Tina Makereti, The Imaginary Lives of James Pōneke, Penguin 2018
Tina Makereti, Ngāti Tūwharetoa, Te Ati Awa, Ngāti Rangatahi and Pākehā descent, writes fiction that has always captivated me and her most recent novel, The Imaginary Lives of James Pōneke, is no exception. Published last year, and longlisted for the Ockham New Zealand Book Awards, I am awarding it my 2018 Fiction Bouquet.
I have invented this award to underline the supreme reading pleasures Tina’s novel gifted me. I begin with the language and the way her sentences are so exquisitely crafted. They carry story, character, setting and significant issues with ease and fluidity, as though they work behind the scenes giving life to the narrative features. Yet I am acutely aware of the writing. The way a particular word choice makes a sentence sing, the way voice gives flesh and feeling to James to the point he is utterly real to me.
James Pōneke was orphaned as young boy. His mother and sister were killed in a massacre, his father, a chief, left him with missionaries and was later killed. James became fluent in English and hungered for books and knowledge, but the ways of his people became more and more distant as he became more and more uncomfortable living in the mission. The book starts with a life- and trauma-worn James in London, confined to bed and aching to tell his story, to the maid, to the Artist’s sister and upon the paper he was given.

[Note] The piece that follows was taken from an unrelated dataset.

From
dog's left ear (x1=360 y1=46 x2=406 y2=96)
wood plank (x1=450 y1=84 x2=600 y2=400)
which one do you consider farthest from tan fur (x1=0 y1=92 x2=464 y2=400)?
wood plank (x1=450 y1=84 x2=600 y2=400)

Through James’s eyes and voice we travel along the arc from orphaned boy to bedridden man. He places himself on show just as the Artist who brought him to London placed him on a show; a curiosity, an exhibit to accompany the paintings of Māori that the unnamed Artist had produced in New Zealand. James was a spectacle for the curious and disdainful spectator in the great British museum, but he turns the viewfinder and scrutinises them; not just as they watch him in the museum setting but out in streets that bear riches alongside aching poverty.

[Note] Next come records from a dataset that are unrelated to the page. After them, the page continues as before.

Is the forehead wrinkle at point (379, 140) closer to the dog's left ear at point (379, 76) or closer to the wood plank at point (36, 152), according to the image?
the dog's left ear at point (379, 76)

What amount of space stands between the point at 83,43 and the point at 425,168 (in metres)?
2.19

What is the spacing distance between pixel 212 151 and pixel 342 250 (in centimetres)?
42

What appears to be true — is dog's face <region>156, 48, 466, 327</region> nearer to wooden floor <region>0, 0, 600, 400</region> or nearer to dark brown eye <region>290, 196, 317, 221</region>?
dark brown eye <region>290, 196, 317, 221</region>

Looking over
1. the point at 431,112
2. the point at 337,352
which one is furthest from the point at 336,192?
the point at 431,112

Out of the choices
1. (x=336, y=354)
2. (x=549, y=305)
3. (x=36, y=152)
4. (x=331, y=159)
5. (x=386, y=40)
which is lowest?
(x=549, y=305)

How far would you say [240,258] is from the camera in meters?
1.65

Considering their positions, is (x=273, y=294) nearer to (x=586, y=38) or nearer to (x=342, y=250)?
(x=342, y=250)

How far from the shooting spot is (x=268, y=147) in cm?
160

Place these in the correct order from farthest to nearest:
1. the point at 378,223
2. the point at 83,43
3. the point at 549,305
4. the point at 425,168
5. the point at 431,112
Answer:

One reading track is the abundance of wonder and awe as James absorbs London on diverse settings. He admits he watches like a wide-eyed child or a wiser elder but mainly from the pitfalls of youth. Questions abound and those questions then unsettle any possibility of a ‘tidy’ and misrepresented past, particularly colonial.
A second reading track is the prevalence of cages and containments. There are the animals in London Zoo, the way the Mission upbringing, despite little kindnesses, forced James to break away and travel with another tribe. The London houses felt like cages after the New Zealand landscape where the largest and most beautiful things were trees. There is also the self-containment that was dictated by London social mores, and the way a cultural stereotype is a form of imprisonment. Reading this book I was reminded of Selina Tusitala Marsh’s reception when she performed her poem, ‘Unity ‘ at Westminster Abbey for the Queen for the Commonwealth Observance Day (2016). The disdain and rudeness of the distinguished guest seated next to her reduced Selina to an object in my view rather than an honoured international poet. Selina wrote of this experience in ‘Pussy Cat’ (both poems appear in Tightrope, Auckland University Press, 2017).
Perhaps the most important track is the way the telling becomes a remembering, the way the lost and faded self comes to light as James speaks to the past, the present and the future, to his imagined mokopuna. For me imagination, these imaginary stories, becomes a way of adjusting the viewfinder so that we may unsettle master narratives and engage with a different point of view. We get to see James as an acutely intelligent person who struggles with his own crises and trauma and who experiences his own joy and epiphanies. The book is a timely read. As we learn to make connections with respect and empathy, in a world that has privileged hierarchies and conflict, Tina’s novel is a welcome handbook on how to listen. It affected me deeply, at the level of both heart and mind.
Tina, please accept my 2018 Fiction Bouquet, with love, Paula.